Three Strikes And You're Out (Or, In, The Class Action)e

Food vendors at Fenway Park in Boston have filed a class action against Aramark Sports LLC, their employer, alleging that the company assessed service charges and then did not pay the service charges out to the employees.  The suit also claims improper payment of overtime.

The service charges are added on to anyone buying food at the ballpark.  The workers are paid their hourly wages, but are not given any of the service charge proceeds;  the suit charges that this is "unjust enrichment" to the Company.  The suit also alleges that the Company did not pay wages timely, did not properly calculate overtime and docked employees for breaks they did not take.

The suit was filed in state court, but the Company lawyers have sought to remove it to federal court, based on the theory that this suit is preempted by federal labor law, meaning that the suit is based on interpretations of labor contracts and therefore should not be in a court.  The Company also maintains that as the suit would seek to include more than 100 people, the Class Action Fairness Act of 2005 mandates that the action be heard in federal court.  This fairly new law provides that federal courts have jurisdiction over any class action that involves more than 100 workers and the alleged amount at issue exceeds $5,000,000 must be brought in federal court. 

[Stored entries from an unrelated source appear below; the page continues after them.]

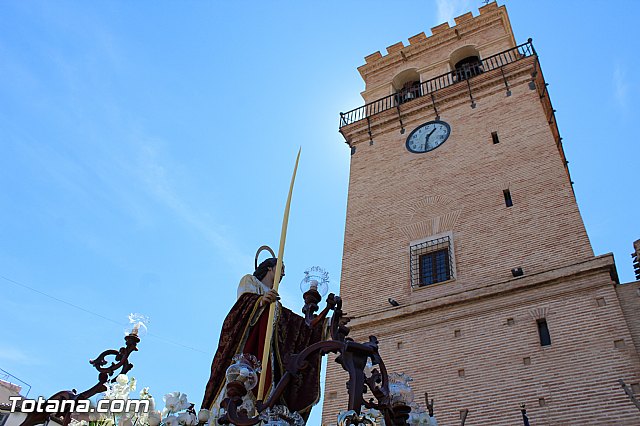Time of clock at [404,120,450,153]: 1:32
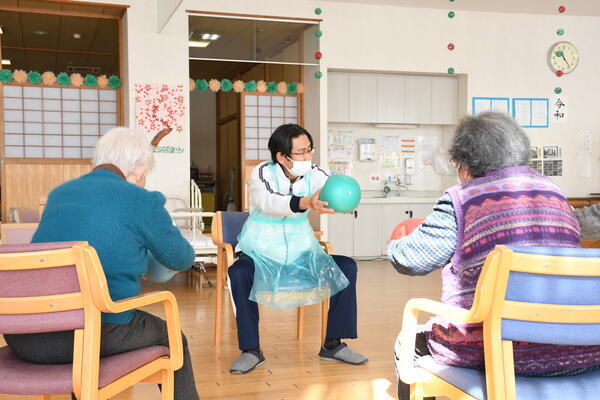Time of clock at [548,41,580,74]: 9:23
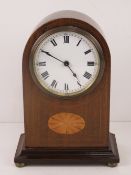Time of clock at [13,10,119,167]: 4:49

There have been a number of these service charge/tip cases working their way through the courts.  The recent Starbucks case, that I reported on a few weeks ago, involved similar allegations.  Where a service charge assessed to customers is advertised by the Company (or restaurant) as a "gratuity" or where the company indicates that these service charges will be distributed to employees and they are not, that forms the basis for a lawsuit (and bad employee relations).

Change up or fast ball?  We'll see.

 

Tyson Seeks Supreme Court Review of Working Time Definition

Lawyers for Tyson Foods Inc. have petitioned the United States Supreme Court to hear the case involving the issue of whether "work" must involve some physical exertion.  The Third Circuit Court of Appeals ruled that  the need to put on safety/protective clothing constituted work although no real physical effort was involved.

The Company is contending that this ruling conflicts with a sixty-year old Supreme Court ruling, requiring some exertion by the worker.  Tyson is currently facing more than thirty such class action suits, so the Company has quire a vested interest in taking this case all of the way.

This is a momentous case and the Supreme Court ruling, which may not issue for up to one year, will have a tremendous effect on the world of work.  As the law currently stands, if an activity is integrally related to the primary job function, the time spent engaged in that activity (i.e. donning and duffing clothing) is compensable.  If the Supreme Court ruled that some physical exertion was necessary, that would bode well for employers (and defendants).

I still maintain that the connection between the activity and the work is the key, not whether sweat has to be generated.  We'll all find out. 

 

Starbucks Really Hits The Grinds

A state court judge in California has ordered Starbucks to pay more than 105 million dollars in back wages to servers and other employees because the tip pool included managers, which is a clear-cut  violation of the law.

There are 120,000 people covered in the case.  The court also ordered injunctive relief, barring Starbucks from continuing to have management-type people taking part in the tip pool.  The court ruled that the supervisors were "agents" of the company and thus could not share in the tip pool.  This sends the clear message that even huge corporations are not above the law.  The Company plans to appeal.  More to follow.

The lesson---this all started from the complaint of a single employee, which then mushroomed into this gigantic debacle.  Every company, restaurant, trucking company, computer software company, whatever, must continually analyze its compensation practices, with an eye towards the special industry that the employer is in and any special rules (state or federal) that apply to that industry/business.

The ever present danger of a single employee starting a nationwide class action is the specter that should scare employers into such analyses.